Task to complete: The answer must be one number: how many lines of the records contain "Predicted".

Data for this exercise:
════

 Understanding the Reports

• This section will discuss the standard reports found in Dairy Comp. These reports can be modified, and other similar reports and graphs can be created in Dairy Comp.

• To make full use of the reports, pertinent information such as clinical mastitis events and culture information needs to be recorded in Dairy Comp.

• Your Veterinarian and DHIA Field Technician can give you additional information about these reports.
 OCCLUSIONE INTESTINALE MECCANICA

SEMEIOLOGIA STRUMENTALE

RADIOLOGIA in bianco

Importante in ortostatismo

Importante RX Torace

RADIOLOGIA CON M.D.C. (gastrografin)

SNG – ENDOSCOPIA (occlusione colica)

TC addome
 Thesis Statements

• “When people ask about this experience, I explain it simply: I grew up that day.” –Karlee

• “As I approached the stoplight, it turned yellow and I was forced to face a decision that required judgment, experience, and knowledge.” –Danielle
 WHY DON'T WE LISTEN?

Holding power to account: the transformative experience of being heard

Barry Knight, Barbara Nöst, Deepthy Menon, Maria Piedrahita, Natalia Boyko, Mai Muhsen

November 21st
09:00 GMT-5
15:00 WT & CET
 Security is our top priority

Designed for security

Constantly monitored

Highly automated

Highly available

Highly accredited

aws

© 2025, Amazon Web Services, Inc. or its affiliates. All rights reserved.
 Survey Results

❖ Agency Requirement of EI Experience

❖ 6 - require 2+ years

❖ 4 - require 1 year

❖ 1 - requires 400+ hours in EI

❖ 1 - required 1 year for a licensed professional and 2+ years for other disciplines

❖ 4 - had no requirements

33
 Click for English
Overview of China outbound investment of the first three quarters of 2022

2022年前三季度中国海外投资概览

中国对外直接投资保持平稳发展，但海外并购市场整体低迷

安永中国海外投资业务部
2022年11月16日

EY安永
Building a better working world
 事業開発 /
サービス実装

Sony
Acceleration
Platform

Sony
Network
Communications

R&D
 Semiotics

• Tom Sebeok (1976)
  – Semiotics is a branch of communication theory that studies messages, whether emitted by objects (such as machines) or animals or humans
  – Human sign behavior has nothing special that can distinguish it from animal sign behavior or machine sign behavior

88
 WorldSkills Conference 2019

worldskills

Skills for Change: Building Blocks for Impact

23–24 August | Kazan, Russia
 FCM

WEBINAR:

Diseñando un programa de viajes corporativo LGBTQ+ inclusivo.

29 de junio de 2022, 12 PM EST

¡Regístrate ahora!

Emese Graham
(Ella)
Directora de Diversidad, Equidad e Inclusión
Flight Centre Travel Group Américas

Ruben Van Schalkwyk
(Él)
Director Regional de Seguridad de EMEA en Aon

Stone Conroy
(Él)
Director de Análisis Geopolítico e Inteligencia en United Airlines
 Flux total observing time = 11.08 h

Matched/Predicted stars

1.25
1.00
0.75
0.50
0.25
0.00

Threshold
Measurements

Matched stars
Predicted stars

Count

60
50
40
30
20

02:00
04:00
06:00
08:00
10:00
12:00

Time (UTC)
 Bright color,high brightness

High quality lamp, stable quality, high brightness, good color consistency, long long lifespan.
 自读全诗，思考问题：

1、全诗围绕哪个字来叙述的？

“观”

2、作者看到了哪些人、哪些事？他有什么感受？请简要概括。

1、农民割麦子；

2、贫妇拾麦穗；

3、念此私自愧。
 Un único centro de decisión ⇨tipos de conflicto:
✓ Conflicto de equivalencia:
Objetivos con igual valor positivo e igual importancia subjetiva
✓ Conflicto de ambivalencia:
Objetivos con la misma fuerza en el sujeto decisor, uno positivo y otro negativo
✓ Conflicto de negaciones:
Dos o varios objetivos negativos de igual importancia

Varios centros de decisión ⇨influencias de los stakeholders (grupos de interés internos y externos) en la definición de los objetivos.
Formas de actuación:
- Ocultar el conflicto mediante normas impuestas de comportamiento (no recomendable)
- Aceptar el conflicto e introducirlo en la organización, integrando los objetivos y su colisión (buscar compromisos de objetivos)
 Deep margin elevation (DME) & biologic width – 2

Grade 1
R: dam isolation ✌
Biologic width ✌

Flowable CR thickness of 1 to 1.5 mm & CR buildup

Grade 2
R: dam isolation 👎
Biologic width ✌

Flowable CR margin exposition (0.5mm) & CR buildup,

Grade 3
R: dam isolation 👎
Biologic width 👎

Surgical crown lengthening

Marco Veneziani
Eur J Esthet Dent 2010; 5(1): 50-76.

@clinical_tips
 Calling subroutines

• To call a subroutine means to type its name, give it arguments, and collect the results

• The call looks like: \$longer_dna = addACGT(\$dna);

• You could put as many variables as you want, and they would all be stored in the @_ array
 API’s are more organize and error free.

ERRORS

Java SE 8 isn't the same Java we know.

════

Response: 2